Due to my other half suffering from a spectacular bout of food poisoning on valentine’s day (romantic I know), we went out last night for a belated celebration. With an exquisite lack of foresight we decided not to book (Friday night at 7pm – always a quiet time in city centre restaurants! duh). Optimistically, off we trotted to an independent Mexican in Leeds (Las Iguanas) and, unsurprisingly, we were met with a look of disdain and told to wait in the bar.
Now, I’ve been teetotal for nearly a year and three months (minus a three week booze-up over christmas) and I’ve celebrated all kinds during that time. Weddings, birthdays, New Year’s Eve, anniversaries, a new job, you name it. And there’s always been that nagging sense that celebration = alcohol. And so it was last night. We went through to the restaurant bar and were met with an array of spirits, beers, wine and cocktails. A sense of longing and deprivation surged up inside me. “It’s Valentine’s Day!” it said (well sort of). “I deserve a drink!” I didn’t want anything in particular. I just felt that as it was Valentine’s Day, I should have something alcoholic and a lemonade or J20 would be, well, a bit rubbish.

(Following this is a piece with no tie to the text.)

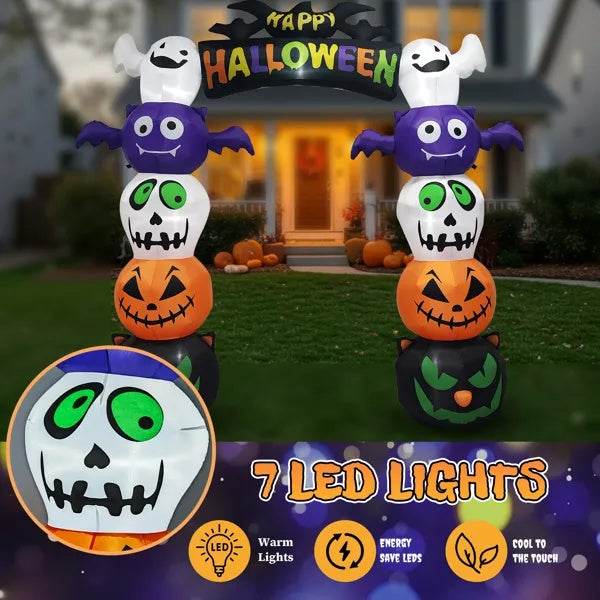 8.2 FT Cute Halloween Inflatables Pumpkin Archway Outdoor Decoration, Giant Blow Up Yard Arch Decorations With Built-in LED Lights For Holiday Party Front Yard Lawn Garden Decor 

But then I found the ‘mocktail’ section of the menu – and somehow this felt different. Multiple ingredients, reassuringly expensive, served in a fancy glass and described using satisfyingly elegant language. I forked out three quid for what was basically dressed up fruit juice, and I was satisfied. It was Valentine’s Day; I had my fancy drink. One I didn’t usually drink and was something of a splurge. I no longer felt deprived.
Why is this? Is it just me? Are you reading this thinking ‘what a ridiculous story – there’s no way a mocktail is as good as a glass of wine’? Or is drinking really just an expression of our need to ‘treat’ ourselves after the stresses and strains of life? Let me know!
(By the way, if you’re interested, I totally pied out on four fajitas with extra cheese and a pudding – totally worth it!)